Provided text:
↓↓↓
Frida painting her medical corset

These were two of the corsets she wore, and thus the utter feel, intimacy, and significance of this exhibit are at a maximum. In fact, her husband Diego would order that her belongings be locked up in her Blue House for decades beyond her death. According to this article, there were 22.105 documentos, 5.387 fotografías, 168 trajes, 11 corsés, 212 dibujos de Diego, 102 de Frida, 3.874 revistas y publicaciones, y 2.170 libros in the room.



This is the first time the exhibit has been shown in the US (it was unearthed in 2004), and it is a sold-out exhibit.

They thought I was a Surrealist, but I wasn’t. 
I never painted dreams. I painted my own reality. 

Staring at photographs and videos of her face, I am willingly taken by her, marveling at how beautiful and serious and thoughtful she was. Seeing the videos of the Tehuana girls wearing the resplandor headdresses, I was taken by the special aspect of making the young women’s faces like flowers. I enjoyed seeing the couple that Diego and she were as they worked quietly side by side at the industrial panel and their affection in other media clips.
↑↑↑
Data extracts:
↓↓↓
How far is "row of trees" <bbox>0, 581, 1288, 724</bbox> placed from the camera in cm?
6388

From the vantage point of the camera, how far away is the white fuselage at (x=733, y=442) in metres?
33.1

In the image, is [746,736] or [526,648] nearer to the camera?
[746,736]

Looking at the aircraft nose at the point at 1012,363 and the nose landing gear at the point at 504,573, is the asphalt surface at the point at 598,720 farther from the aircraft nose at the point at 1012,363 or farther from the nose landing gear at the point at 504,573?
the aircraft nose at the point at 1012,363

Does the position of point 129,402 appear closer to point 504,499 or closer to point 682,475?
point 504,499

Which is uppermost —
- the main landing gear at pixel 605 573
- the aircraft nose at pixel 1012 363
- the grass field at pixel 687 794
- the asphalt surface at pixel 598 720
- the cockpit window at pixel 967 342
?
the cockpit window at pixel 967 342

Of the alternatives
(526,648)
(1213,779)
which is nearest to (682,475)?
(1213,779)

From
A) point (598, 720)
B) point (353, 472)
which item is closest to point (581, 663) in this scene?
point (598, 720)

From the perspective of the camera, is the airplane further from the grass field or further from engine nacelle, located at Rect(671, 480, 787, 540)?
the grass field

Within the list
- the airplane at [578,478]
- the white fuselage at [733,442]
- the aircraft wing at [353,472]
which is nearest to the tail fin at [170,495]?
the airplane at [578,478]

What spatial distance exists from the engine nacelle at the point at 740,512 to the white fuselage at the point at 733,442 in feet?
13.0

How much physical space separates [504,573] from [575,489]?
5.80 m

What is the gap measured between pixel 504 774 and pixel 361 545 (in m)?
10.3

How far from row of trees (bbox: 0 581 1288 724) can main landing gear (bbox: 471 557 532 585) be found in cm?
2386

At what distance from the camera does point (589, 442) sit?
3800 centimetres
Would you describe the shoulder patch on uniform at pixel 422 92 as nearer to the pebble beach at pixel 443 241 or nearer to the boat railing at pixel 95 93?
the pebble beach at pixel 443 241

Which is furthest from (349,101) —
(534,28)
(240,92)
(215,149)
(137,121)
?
↑↑↑
Task 1:
In the passage about the Frida exhibit, in what year was the exhibit unearthed?
Task 2:
Continue the passage about the Frida exhibit from its last sentence.

Exercise result 1:
2004

Exercise result 2:
Here is a modern clip on Tehuana women and their dress--made for a tourism outlet (not in the exhibit) and thus not nearly as interesting as the black-and-white video from the exhibit, but still an interesting glimpse of the resplandor:


"Self-Portrait as a Tehuana" (1943)
As for her clothing, I couldn’t help but visualize her alive and beautiful in them, having her being in her world in such uniqueness through dress, while also being extremely practical for her disabled and uncomfortable physical condition. This exhibit revealed the Frida we know of as a Frida to know even further. She seemed to come alive through her personal objects, family photos, and journal writing. She was bored in bed, disabled, and learned to paint, her parents finding her a special easel so she could paint from bed following her accident. She would say Diego got along okay as a boy painting but that she was the big artist. Her life is inexhaustible.


You deserve the best, the very best, 
because you are one of the few people in this lousy world 
who are honest to themselves, and that is the only thing that really counts. 

The intimacy of the photos taken by her lover, someone who had profound influence on Frida, Nickolas Muray, are really remarkable and are worth reading about in the article, "The Intimate and Iconic Photos Nickolas Muray took of Frida Kahlo."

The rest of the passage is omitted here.